CVST is a rare form of stroke that results from thrombosis of the dural venous sinuses. The estimated annual incidence is 3 to 4 per 1 million population and up to 7 per 1 million among children. About 75% of adult patients are women.1 CVST is a potentially alarming diagnosis. Patients can present with cerebral venous infarcts, which are frequently hemorrhagic, and with signs and symptoms of increased intracranial pressure.2 Etiologies include all genetic (antithrombin deficiency, protein C and S deficiency, factor V Leiden mutation, prothrombin gene mutation, and homocysteinemia) and acquired (nephrotic syndrome, antiphospholipid- antibody syndrome, pregnancy) prothrombotic conditions. Often, a precipitating factor, such as a head injury or pregnancy, causes sinus thrombosis in a person with a genetically increased risk. CVST can also result from mechanical causes, such as head injury, direct injury to the sinuses, or injury to the jugular veins from jugular catheterization and neurosurgical procedures. Otitis and mastoiditis can be complicated by thrombosis of the adjacent sigmoid and transverse sinuses.3 Hematological disorders are infrequent but well-established causes of CVST. However, the proportion of cases of unknown cause remains between 20% and 25%.4

The gold standard for the diagnosis of CVST is no longer cerebral angiography but MRI, which visualizes the thrombosed sinus as an increased signal on both T1- and T2- weighted imaging. Heparin has been shown to be a safe and effective therapy for CVST,2 even if hemorrhagic brain lesions are present.
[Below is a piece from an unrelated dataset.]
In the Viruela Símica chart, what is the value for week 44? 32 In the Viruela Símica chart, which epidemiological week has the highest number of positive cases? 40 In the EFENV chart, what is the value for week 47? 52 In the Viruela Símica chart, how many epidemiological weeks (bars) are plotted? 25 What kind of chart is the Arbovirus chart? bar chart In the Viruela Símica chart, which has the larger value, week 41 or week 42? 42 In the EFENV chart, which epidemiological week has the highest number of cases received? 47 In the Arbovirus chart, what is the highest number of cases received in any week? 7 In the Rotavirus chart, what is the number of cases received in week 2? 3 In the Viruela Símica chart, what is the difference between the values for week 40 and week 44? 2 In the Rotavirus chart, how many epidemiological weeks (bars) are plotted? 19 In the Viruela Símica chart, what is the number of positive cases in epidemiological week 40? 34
With heparin, there is an absolute risk reduction in mortality of 14% and in death or dependency of 15%, with relative risk reductions of 70% and 56%, respectively.5,6 Local thrombolysis with recombinant tissue plasminogen activator appears to restore flow more frequently and rapidly than heparin alone; however, there is no evidence that the clinical outcome is better. Thrombosis of the cerebral veins and sinuses is a distinct cerebrovascular disorder that, unlike arterial stroke, most often affects young adults and children. When it presents in older patients, such in our case, it is associated with a poorer prognosis. CVST has variable clinical presentations. When it presents as hemorrhagic stroke, the clinician faces the challenge of starting heparin therapy, which is contraindicated in hemorrhagic stroke while it is the mainstay of treatment in CVST.

References: 

1. Ameri A, Bousser MG. Cerebral venous thrombosis. Neurol Clin. 1992;10: 87-111.
2. Ehtisham A, Stern BJ. Cerebral venous thrombosis: a review. Neurologist. 2006;12:32-38.
3. Stam J. Thrombosis of the cerebral veins and sinuses. N Engl J Med. 2005; 352:1791-1798.
4. Bousser MG, Ross RR. Cerebral Venous Thrombosis. Vol 1. London: WB Saunders; 1997.
5. Einhäupl KM, Villringer A, Meister W, et al. Heparin treatment in sinus venous thrombosis [published correction appears in Lancet. 1991;338:958]. Lancet. 1991;338:597-600.
6. de Bruijin SF, Stam J. Randomized, placebo-controlled trial of anticoagulant treatment with low-molecular-weight heparin for cerebral sinus thrombosis. Stroke. 1999;30:484-488.